**Study text**
_____

IN THE UNITED STATES DISTRICT COURT FOR THE EASTERN DISTRICT OF PENNSYLVANIA


July 1, 2009

PRINCIPAL LIFE INSURANCE CO.
v.
MARTIN W. MINDER

The opinion of the court was delivered by: Bartle, C.J.

MEMORANDUM

Plaintiff Principal Life Insurance Company ("Principal Life"), in this diversity action, has sued defendant Martin W. Minder ("Minder"), as trustee of the Joseph C. Minder Family Trust (the "Trust"). Principal Life, among other relief, seeks to have declared void an insurance policy on the life of Minder's father, Joseph Minder who is living. Martin Minder was the agent who wrote the Policy, and he is also the trustee of the Trust, which is the record owner and beneficiary of the Policy. Minder has filed an answer in which he states a counterclaim with four claims.

Before the court is the motion of Principal Life to dismiss Minder's counterclaim for failure to state a claim pursuant to Rule 12(b)(6) of the Federal Rules of Civil Procedure.

For present purposes, we accept as true the following factual allegations underlying Minder's counterclaim. We also consider relevant admissions made by Minder in his answer to the complaint.

_____

**Provided data**
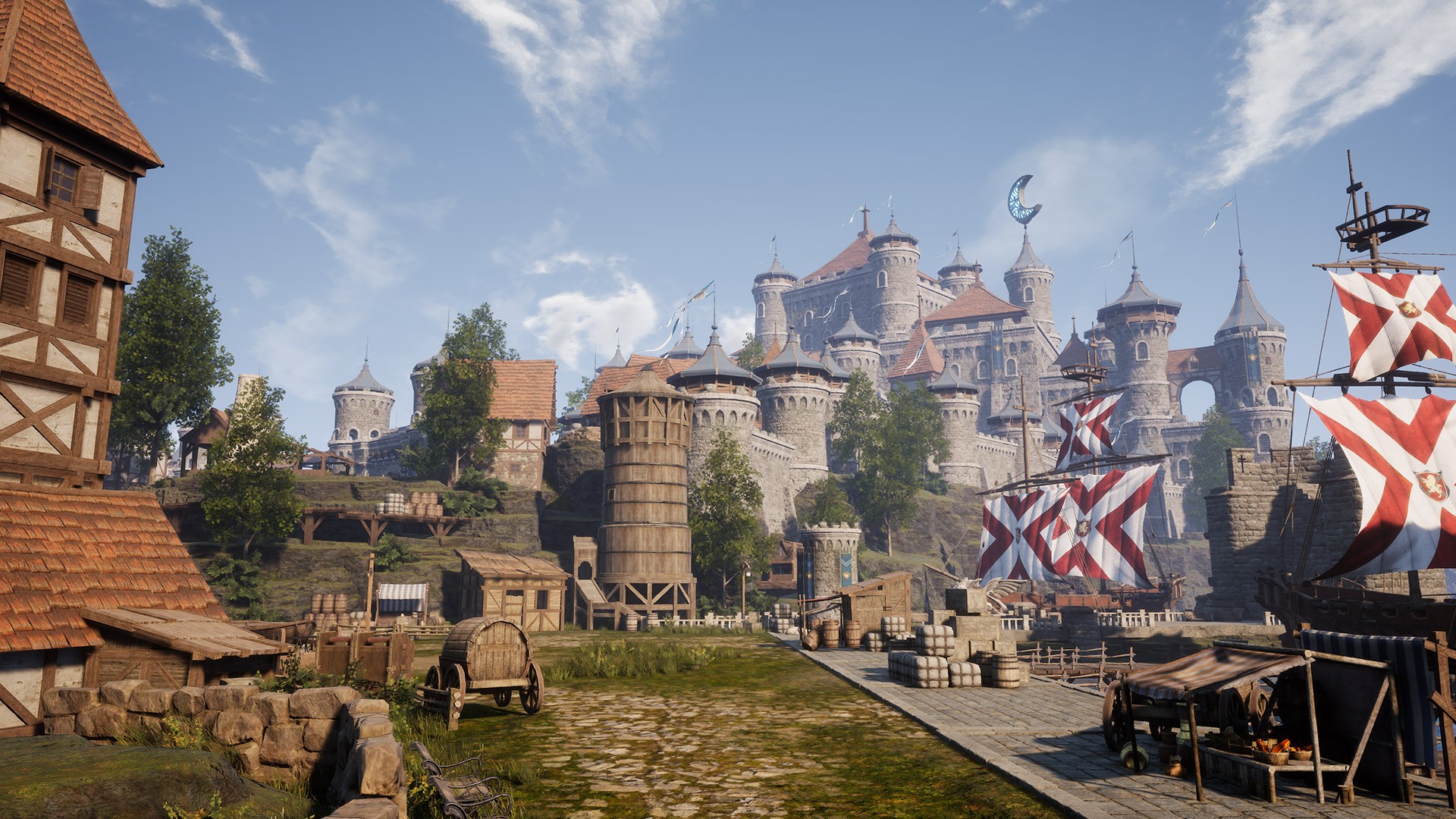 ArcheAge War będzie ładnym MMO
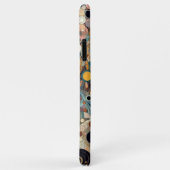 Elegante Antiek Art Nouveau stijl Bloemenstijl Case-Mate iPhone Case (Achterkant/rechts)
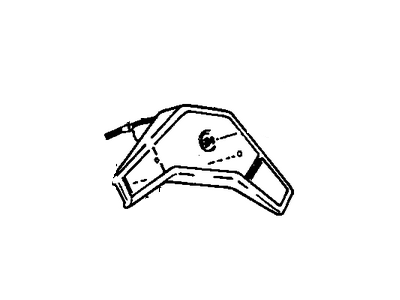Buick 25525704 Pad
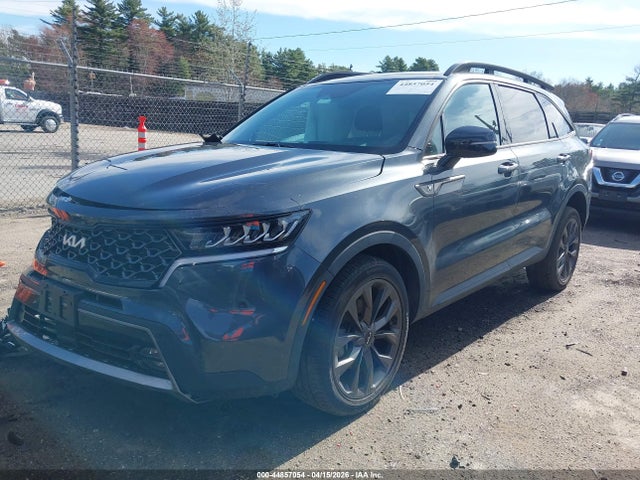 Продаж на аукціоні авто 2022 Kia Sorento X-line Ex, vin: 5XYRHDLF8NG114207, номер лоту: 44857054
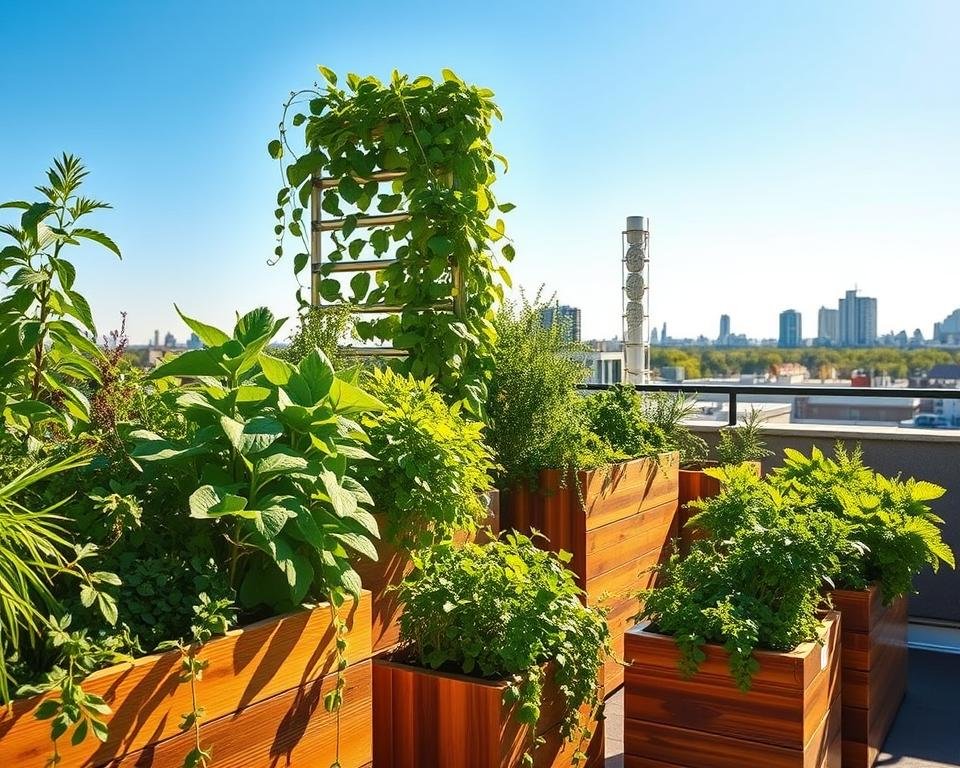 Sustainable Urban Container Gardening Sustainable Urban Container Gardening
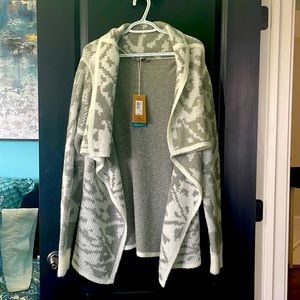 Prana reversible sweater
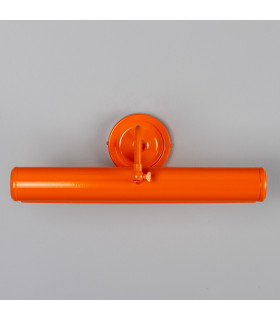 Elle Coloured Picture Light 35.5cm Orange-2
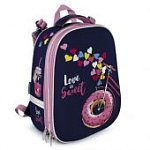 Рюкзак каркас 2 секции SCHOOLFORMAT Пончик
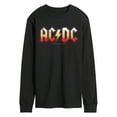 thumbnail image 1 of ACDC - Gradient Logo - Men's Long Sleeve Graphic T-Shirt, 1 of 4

_____

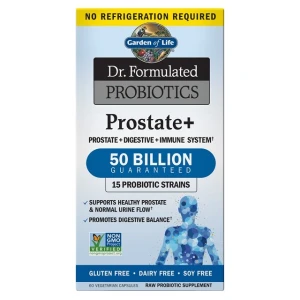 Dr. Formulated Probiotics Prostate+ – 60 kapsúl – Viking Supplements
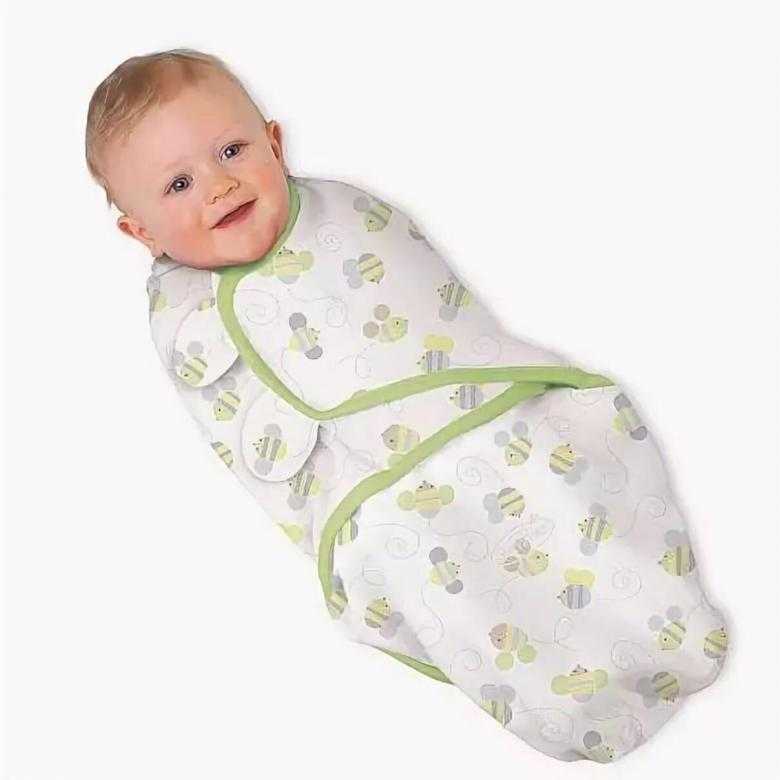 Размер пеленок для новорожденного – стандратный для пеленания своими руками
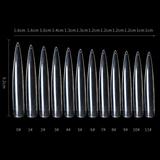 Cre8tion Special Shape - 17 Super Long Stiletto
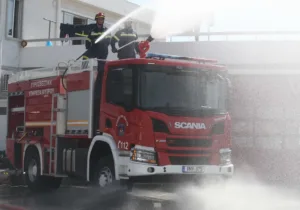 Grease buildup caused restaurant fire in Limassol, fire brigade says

_____

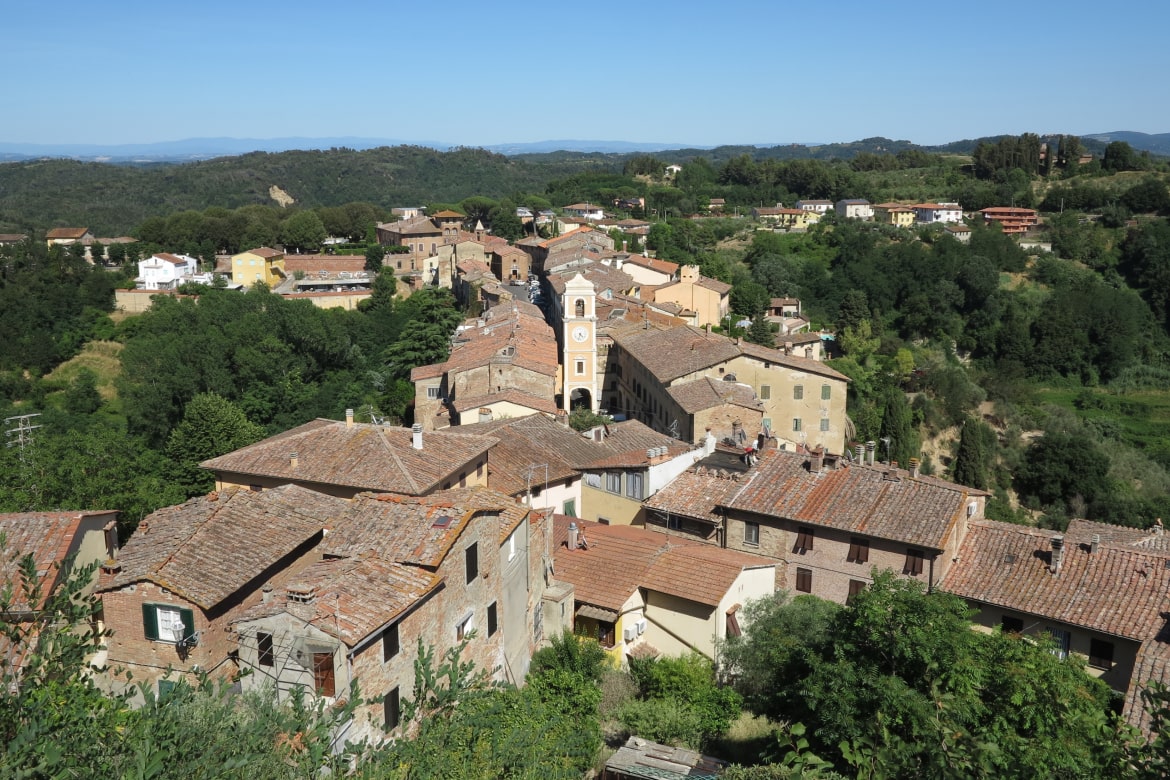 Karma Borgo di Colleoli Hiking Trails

_____

**Exercise details**
Reproduce word for word the stretch of the court opinion from "The opinion of" through "with four claims.". Draw only on the court opinion and set the entries aside.

**Your response**
The opinion of the court was delivered by: Bartle, C.J.

MEMORANDUM

Plaintiff Principal Life Insurance Company ("Principal Life"), in this diversity action, has sued defendant Martin W. Minder ("Minder"), as trustee of the Joseph C. Minder Family Trust (the "Trust"). Principal Life, among other relief, seeks to have declared void an insurance policy on the life of Minder's father, Joseph Minder who is living. Martin Minder was the agent who wrote the Policy, and he is also the trustee of the Trust, which is the record owner and beneficiary of the Policy. Minder has filed an answer in which he states a counterclaim with four claims.